Zhuozhou has been described by Hebei communist party secretary Ni Yuefeng as being able to "serve as a moat for the capital" using flood storage and detention areas in the aftermath of flooding in Beijing as a result of Typhoon Doksuri.

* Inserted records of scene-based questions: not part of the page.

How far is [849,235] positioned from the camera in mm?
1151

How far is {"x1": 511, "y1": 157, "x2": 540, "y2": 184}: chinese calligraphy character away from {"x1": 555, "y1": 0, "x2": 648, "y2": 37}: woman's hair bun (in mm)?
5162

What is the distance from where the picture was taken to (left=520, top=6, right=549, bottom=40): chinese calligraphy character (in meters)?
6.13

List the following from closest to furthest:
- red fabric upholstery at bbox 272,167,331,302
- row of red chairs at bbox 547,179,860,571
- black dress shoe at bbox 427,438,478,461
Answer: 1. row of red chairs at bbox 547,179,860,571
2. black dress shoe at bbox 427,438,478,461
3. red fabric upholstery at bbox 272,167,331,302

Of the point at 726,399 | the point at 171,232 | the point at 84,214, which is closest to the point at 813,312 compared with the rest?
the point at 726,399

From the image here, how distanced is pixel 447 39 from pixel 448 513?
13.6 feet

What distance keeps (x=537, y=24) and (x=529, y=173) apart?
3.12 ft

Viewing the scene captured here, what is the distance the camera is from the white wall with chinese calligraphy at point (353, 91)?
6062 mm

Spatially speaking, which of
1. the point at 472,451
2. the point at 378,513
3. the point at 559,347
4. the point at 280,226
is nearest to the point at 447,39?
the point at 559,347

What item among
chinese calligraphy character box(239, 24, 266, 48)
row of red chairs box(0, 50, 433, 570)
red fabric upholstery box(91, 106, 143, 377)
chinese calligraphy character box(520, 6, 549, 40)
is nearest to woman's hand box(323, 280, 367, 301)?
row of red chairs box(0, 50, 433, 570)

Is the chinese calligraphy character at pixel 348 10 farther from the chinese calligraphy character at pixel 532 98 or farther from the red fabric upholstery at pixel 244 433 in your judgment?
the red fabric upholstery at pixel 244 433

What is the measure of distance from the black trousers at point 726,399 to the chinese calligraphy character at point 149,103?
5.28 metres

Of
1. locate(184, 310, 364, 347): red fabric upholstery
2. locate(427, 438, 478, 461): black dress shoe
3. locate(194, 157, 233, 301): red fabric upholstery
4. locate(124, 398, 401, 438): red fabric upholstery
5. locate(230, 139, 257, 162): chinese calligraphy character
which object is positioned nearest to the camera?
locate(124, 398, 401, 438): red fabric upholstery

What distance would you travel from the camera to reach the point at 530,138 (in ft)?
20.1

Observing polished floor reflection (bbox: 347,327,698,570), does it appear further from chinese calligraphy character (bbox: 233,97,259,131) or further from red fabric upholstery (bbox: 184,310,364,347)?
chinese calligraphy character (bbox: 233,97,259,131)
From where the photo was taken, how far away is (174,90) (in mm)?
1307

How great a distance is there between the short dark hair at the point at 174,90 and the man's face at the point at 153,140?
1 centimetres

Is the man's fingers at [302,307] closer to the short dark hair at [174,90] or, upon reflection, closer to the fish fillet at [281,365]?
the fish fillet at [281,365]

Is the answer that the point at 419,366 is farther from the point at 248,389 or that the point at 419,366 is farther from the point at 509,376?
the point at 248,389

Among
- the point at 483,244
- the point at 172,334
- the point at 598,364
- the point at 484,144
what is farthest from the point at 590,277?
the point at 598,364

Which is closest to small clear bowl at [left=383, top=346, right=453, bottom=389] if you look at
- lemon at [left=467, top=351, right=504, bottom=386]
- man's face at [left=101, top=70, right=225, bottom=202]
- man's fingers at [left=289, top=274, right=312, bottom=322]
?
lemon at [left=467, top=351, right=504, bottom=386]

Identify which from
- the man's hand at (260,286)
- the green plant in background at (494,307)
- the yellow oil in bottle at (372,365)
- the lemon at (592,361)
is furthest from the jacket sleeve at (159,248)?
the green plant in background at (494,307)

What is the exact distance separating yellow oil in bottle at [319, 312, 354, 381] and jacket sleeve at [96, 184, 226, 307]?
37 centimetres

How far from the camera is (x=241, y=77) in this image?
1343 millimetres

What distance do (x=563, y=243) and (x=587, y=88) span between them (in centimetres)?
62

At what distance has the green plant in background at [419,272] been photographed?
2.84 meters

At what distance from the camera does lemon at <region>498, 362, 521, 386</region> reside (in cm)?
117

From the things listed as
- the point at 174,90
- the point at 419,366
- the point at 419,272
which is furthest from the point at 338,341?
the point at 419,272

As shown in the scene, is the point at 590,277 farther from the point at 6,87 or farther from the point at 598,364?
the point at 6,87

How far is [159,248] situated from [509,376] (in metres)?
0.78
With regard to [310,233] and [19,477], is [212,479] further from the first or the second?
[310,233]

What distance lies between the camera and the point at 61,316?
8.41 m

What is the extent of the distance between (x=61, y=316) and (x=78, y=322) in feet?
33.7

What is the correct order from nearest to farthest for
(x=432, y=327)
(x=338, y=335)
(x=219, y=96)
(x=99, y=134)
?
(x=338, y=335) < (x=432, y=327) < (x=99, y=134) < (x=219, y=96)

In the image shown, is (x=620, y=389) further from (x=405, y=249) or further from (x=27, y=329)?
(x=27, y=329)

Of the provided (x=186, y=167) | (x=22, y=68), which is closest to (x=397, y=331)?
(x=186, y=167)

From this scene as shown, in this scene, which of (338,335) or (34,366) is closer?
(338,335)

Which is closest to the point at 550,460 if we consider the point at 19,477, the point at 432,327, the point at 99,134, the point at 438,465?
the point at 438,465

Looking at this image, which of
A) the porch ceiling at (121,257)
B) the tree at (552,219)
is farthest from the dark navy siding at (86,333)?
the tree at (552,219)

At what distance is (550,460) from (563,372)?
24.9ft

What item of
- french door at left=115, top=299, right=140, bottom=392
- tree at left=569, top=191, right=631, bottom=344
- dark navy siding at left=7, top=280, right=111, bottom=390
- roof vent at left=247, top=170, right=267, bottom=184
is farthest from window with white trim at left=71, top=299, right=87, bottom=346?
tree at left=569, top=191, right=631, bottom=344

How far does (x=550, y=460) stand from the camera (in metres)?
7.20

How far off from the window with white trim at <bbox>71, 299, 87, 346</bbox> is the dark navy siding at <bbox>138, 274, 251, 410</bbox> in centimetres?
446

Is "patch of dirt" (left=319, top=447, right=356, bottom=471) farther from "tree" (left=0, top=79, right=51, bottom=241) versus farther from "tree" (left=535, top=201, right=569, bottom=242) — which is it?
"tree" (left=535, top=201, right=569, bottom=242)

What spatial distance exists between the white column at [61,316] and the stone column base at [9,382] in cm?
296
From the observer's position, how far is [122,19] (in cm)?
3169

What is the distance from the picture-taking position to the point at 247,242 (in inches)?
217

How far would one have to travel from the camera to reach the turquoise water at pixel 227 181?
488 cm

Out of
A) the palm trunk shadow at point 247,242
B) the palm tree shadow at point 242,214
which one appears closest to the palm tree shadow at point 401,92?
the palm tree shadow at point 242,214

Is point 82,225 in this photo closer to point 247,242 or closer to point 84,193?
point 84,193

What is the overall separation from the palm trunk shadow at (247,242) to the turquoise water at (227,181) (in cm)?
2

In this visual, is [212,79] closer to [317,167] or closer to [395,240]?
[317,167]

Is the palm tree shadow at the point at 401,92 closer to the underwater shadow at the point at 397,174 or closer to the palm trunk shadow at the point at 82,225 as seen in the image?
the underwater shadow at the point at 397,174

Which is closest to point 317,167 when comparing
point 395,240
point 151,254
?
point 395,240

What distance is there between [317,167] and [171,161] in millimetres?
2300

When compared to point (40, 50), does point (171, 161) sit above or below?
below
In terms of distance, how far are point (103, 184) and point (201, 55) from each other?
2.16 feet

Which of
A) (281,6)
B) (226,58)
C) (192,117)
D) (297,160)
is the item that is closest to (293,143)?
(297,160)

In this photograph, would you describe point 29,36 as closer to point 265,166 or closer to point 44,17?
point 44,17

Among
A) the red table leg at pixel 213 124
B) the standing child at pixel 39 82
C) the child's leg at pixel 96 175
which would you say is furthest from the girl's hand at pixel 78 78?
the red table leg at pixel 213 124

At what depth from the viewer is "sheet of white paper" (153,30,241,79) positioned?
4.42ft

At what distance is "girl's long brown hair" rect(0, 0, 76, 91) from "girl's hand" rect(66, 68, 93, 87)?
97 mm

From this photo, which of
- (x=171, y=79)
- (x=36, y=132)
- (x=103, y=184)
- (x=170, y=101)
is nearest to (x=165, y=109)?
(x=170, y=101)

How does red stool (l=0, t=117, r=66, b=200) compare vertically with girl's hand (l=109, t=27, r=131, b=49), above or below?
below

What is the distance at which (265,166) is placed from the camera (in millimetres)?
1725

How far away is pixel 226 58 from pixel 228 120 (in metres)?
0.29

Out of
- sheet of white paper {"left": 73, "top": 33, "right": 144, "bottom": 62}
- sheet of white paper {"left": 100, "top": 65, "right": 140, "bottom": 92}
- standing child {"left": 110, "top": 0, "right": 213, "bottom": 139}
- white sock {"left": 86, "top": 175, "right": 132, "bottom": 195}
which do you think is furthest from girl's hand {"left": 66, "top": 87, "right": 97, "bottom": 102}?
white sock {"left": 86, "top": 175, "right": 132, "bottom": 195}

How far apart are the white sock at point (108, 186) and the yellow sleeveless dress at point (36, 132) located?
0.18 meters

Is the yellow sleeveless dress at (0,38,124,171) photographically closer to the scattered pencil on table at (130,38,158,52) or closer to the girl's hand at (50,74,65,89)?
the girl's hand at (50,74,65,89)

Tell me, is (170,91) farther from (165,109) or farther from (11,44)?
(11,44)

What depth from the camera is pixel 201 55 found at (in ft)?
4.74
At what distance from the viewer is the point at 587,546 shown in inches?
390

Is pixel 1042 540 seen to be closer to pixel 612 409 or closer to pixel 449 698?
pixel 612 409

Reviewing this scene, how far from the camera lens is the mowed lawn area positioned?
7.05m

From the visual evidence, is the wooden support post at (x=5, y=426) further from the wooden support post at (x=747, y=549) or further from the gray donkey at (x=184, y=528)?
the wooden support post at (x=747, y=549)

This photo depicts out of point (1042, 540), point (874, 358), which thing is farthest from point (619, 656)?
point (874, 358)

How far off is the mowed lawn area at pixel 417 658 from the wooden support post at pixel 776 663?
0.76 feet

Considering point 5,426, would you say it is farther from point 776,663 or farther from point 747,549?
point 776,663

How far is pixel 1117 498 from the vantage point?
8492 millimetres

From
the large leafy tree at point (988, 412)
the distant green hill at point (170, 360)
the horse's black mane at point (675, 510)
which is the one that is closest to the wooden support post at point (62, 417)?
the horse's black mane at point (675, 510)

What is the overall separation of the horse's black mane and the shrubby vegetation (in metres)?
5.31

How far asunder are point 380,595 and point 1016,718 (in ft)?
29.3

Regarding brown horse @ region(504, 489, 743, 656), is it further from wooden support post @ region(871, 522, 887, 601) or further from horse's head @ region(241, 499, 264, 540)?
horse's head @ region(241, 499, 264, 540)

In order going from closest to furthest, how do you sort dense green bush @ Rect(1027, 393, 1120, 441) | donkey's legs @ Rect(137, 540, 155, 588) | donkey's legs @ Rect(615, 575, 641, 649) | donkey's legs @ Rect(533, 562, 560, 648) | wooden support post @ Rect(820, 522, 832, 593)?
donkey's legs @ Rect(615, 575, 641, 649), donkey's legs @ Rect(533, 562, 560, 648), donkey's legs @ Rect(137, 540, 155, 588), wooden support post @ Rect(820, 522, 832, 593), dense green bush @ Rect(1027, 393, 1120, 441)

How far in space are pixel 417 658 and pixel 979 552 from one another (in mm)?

Climate data for Zhuozhou, elevation 29 m (95 ft), (1991–2020 normals, extremes 1981–2025)
| Month | Jan | Feb | Mar | Apr | May | Jun | Jul | Aug | Sep | Oct | Nov | Dec | Year |
| Record high °C (°F) | 14.3 (57.7) | 17.0 (62.6) | 30.3 (86.5) | 31.5 (88.7) | 37.5 (99.5) | 40.4 (104.7) | 40.4 (104.7) | 36.2 (97.2) | 34.3 (93.7) | 30.8 (87.4) | 22.3 (72.1) | 14.8 (58.6) | 40.4 (104.7) |
| Mean daily maximum °C (°F) | 2.0 (35.6) | 6.0 (42.8) | 13.8 (56.8) | 21.1 (70.0) | 27.3 (81.1) | 31.0 (87.8) | 31.9 (89.4) | 30.4 (86.7) | 26.5 (79.7) | 19.4 (66.9) | 10.3 (50.5) | 3.4 (38.1) | 18.6 (65.5) |
| Daily mean °C (°F) | −4.5 (23.9) | −0.5 (31.1) | 7.3 (45.1) | 14.8 (58.6) | 21.0 (69.8) | 25.1 (77.2) | 26.9 (80.4) | 25.5 (77.9) | 20.4 (68.7) | 12.7 (54.9) | 4.1 (39.4) | −2.7 (27.1) | 12.5 (54.5) |
| Mean daily minimum °C (°F) | −9.5 (14.9) | −5.7 (21.7) | 1.3 (34.3) | 8.3 (46.9) | 14.5 (58.1) | 19.5 (67.1) | 22.4 (72.3) | 21.2 (70.2) | 15.4 (59.7) | 7.4 (45.3) | −0.7 (30.7) | −7.2 (19.0) | 7.2 (45.0) |
| Record low °C (°F) | −22.0 (−7.6) | −17.0 (1.4) | −8.6 (16.5) | −1.8 (28.8) | 6.1 (43.0) | 12.1 (53.8) | 15.7 (60.3) | 12.4 (54.3) | 5.8 (42.4) | −5.0 (23.0) | −9.8 (14.4) | −20.0 (−4.0) | −22.0 (−7.6) |
| Average precipitation mm (inches) | 2.3 (0.09) | 5.3 (0.21) | 7.8 (0.31) | 25.2 (0.99) | 36.5 (1.44) | 78.3 (3.08) | 173.4 (6.83) | 110.3 (4.34) | 50.7 (2.00) | 30.3 (1.19) | 12.7 (0.50) | 2.4 (0.09) | 535.2 (21.07) |
| Average precipitation days (≥ 0.1 mm) | 1.8 | 2.2 | 2.7 | 4.9 | 6.2 | 9.4 | 12.3 | 10.8 | 7.5 | 5.1 | 3.0 | 1.5 | 67.4 |
| Average snowy days | 3.1 | 2.1 | 1.0 | 0.1 | 0 | 0 | 0 | 0 | 0 | 0 | 1.5 | 2.5 | 10.3 |
| Average relative humidity (%) | 53 | 48 | 45 | 48 | 54 | 62 | 75 | 78 | 73 | 68 | 64 | 57 | 60 |
| Mean monthly sunshine hours | 181.1 | 184.6 | 236.2 | 251.9 | 274.0 | 231.8 | 203.0 | 212.4 | 210.3 | 195.6 | 166.4 | 168.0 | 2,515.3 |
| Percentage possible sunshine | 60 | 61 | 63 | 63 | 62 | 52 | 45 | 51 | 57 | 57 | 56 | 58 | 57 |
Source: China Meteorological Administration

==Transportation==

===Railroads===
- Beijing–Guangzhou Railway: Zhuozhou Railway Station
- Beijing–Shijiazhuang High-Speed Railway: Zhuozhou East Railway Station

===Highways===
- G4 Beijing–Hong Kong and Macau Expressway
- China National Highway 107
- G95 Capital Region Ring Expressway

==Places of interest==
- Zhidu Temple Pagoda: A pagoda built in the Liao Dynasty.